Сарлби заткнул отличный нож за пояс и повернулся к двери — предстояло разобраться ещё со многими именами. Холодный порыв ветра через разбитое окно подхватил бумаги, на которых прежде лежал нож, и закружил их по комнате — они оседали, точно осенние листья.
***
— А вот и мы, — сказал тот, кого звали Спаркс, распахивая дверь с театральностью укротителя львов, представляющего публике своего зверя. — Выходи.
Дело было не в том, что Джеспер отказывался выходить, просто его ноги, казалось, наотрез отказывались ступать на крышу.
— Я... — пробормотал он, — я... — Его сестра Тильда всегда упрекала его в том, что он слишком много болтает, но сейчас, что, пожалуй, неудивительно, слова его подвели.
— А ну пошёл, — бросил тот, кого звали Сарлби. Джеспер почувствовал острую боль между лопаток. Мужчина достал огромный нож и ткнул его остриём. Но времени на возмущение почти не осталось — он уже спотыкался, выходя с лестницы на крышу Цепной башни, где холодный ветер остужал его потное лицо и трепал волосы.
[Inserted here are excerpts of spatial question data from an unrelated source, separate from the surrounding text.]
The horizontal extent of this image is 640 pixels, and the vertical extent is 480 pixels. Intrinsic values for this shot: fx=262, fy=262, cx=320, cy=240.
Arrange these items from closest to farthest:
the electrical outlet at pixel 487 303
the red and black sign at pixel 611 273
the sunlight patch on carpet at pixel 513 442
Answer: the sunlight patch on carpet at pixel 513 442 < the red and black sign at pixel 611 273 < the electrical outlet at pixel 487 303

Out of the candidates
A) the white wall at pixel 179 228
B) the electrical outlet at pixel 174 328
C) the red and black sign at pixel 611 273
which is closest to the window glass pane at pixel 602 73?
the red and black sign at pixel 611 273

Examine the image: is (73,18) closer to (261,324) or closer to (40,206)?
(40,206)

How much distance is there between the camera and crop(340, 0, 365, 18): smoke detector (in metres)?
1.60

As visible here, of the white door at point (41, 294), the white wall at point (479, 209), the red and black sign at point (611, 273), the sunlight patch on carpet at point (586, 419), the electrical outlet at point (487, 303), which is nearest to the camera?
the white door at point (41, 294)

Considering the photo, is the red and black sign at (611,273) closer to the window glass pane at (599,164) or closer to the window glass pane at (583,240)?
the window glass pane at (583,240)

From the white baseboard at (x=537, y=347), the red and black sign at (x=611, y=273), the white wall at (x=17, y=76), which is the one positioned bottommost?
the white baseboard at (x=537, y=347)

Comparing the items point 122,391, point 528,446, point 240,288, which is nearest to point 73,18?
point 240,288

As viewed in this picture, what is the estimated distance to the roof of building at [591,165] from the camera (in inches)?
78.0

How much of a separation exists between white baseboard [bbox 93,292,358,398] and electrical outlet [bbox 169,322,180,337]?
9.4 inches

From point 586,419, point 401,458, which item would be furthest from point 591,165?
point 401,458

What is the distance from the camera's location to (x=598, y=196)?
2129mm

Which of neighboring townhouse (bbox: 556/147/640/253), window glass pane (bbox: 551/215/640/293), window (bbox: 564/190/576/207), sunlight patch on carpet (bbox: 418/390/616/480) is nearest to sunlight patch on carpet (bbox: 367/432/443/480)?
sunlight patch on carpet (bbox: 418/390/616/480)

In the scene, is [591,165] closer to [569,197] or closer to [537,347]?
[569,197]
Город расстилался перед ними, размытый кружащимися снежинками. Крыши были белыми от снега. Улицы чернели между ними. Столбы грязного дыма поднимались из труб. И от пожара, всё ещё бушевавшего в районе Арок. Он полыхал уже несколько дней. Дошло до того, что людям было уже всё равно — тушить его или нет. В другое время это мог бы быть красивый вид. До Великой Перемены. Но, как и с привычным смешком инквизитора Свифта, всё зависело от обстоятельств. Теперь, что и говорить, это зрелище внушало ужас.
— Я невиновен! — пробормотал Джеспер. Он не был одет для такого холода, и зубы его начали стучать. — Я невиновный человек!
— Да неужели? — усмехнулся Сарлби, приподняв бровь, всё ещё держа нож в руке. — А я слышал, ты вёл дела с Инквизицией.
— Покупал руду из исправительной колонии, — добавил Спаркс.
— Люди, брошенные за решётку ни за что, голодали, мёрзли и умирали от непосильного труда — и всё ради твоей прибыли.